Q: How is the commercialization of art impacting artists?
Not too long ago, there was a separation of church and state—great artists were removed from the commercial side of things. In part, that was because artists wanted and still do want to be purely art-focused. But also it was as if there was something discordant about an artist being involved in anything commercial.
It’s no longer a secret that art is sold and the selling is what allows artists to keep making art. One example of that would be how many artists are now eager to have their artworks shown at art fairs, which are explicitly commercial spaces for seeing and buying art.
Another example is that auction houses have started to work directly with artists for the first time. Something that concerns me about that is their business model is so transactional. They don’t have the incentive to take that long-term view of what’s good for the artists the way galleries do.
Regardless, many artists are opening up to the commercial aspects of art. Not all artists, and not in all ways, but there’s a clear change from the past.
Q: Where do galleries fit in the ecosystem of the art world?
Fundamentally, galleries are the point of connection for artists, collectors, and museums.
Galleries have deep relationships with the artists and are typically involved in everything the artist does, from supporting the production of the artworks, to shaping the scope, providing some funding, crafting the messaging, and planning concurrent gallery exhibitions.
And a gallery is the only player within the ecosystem set up to own both collector and artist relationships. Sometimes collectors will build relationships with artists, but usually it starts with an introduction from the gallery. Some collectors will have relationships with museums; they might sit on the board. But again, galleries are generally the central point connecting artists, collectors, and museums.
Q: Does your experience at Yale SOM show up in the work you’re doing at the Pace Gallery?
I learned all the core business skills at Yale SOM—I hadn’t opened a spreadsheet once in undergrad. And more than just business skills, I chose Yale SOM because the Yale School of Art is where the world’s best artists are being trained. I thought it was important to get my training side by side with them.
I spent a lot of time at the School of Art. I took some theory classes, and I went to a lot of studio crits. And now, sure enough, many of the artists I met at Yale are represented by peer galleries. Some may be in the pipeline to join Pace. It’s amazing to see the side-by-side trajectory continue to play out.
Q: What do you find gratifying about being a businessperson in the art world?
When I’m supporting artists, if I do what I do really well and they do what they do really well, there’s this “one plus one equals three” element to the work. It’s something I really love and want to always keep at the heart of what I do.

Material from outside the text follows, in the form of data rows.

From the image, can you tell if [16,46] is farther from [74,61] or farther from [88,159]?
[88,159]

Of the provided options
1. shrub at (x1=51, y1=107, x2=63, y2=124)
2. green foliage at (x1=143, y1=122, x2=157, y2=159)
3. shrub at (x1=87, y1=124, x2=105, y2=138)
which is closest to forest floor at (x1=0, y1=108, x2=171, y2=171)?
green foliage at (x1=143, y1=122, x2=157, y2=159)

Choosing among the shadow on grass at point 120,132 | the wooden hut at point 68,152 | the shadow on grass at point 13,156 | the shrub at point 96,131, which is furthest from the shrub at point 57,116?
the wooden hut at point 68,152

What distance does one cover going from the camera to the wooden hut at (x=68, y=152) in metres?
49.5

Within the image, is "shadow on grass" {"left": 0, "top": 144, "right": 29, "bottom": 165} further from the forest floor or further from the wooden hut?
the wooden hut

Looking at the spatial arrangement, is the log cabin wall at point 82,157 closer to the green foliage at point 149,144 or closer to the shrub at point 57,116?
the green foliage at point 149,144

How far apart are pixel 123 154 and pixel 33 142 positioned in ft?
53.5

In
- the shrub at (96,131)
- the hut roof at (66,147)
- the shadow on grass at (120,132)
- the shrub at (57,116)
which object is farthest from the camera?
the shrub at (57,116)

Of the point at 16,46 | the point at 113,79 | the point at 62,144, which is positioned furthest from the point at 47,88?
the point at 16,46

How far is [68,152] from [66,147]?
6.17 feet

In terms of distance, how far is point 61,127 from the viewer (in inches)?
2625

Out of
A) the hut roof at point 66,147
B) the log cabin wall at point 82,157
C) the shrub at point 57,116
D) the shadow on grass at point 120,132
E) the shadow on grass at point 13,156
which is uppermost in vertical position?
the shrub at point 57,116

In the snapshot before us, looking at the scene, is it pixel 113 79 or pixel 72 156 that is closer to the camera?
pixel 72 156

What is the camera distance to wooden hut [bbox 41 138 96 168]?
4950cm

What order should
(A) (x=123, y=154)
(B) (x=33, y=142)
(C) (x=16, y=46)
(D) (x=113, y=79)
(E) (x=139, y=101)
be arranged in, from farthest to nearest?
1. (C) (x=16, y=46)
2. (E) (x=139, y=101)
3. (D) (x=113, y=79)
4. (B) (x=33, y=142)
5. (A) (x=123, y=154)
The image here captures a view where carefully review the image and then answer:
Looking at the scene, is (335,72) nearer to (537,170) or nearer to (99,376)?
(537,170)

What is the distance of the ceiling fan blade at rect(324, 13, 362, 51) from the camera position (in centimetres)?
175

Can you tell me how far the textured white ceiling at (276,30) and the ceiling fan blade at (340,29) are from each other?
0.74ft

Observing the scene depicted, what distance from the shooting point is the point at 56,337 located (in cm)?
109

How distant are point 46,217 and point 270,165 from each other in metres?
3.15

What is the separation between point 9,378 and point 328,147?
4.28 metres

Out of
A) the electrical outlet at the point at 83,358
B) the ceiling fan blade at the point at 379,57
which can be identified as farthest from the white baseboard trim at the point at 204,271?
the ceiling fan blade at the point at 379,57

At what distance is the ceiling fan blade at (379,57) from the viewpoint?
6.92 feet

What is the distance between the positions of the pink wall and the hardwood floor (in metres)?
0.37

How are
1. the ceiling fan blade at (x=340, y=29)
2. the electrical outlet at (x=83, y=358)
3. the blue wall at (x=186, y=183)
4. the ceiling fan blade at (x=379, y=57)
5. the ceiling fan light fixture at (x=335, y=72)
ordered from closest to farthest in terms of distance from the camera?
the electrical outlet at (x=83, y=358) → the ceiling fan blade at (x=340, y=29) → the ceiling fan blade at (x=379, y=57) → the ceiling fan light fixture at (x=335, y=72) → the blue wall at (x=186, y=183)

I don’t think you would want to be in the art world, even on the commercial side, if you’re just a nuts-and-bolts businessperson. But for me, I think it’s important for society that there are opportunities for great art to be made, seen, and circulated. For artists to build a career, they need a community of people around them providing various kinds of support. What I understand is the commercial underpinning that lets artists sell work, keep their studios going, and keep making new art. What drives me is supporting that process for artists and for the world that gets to see their art.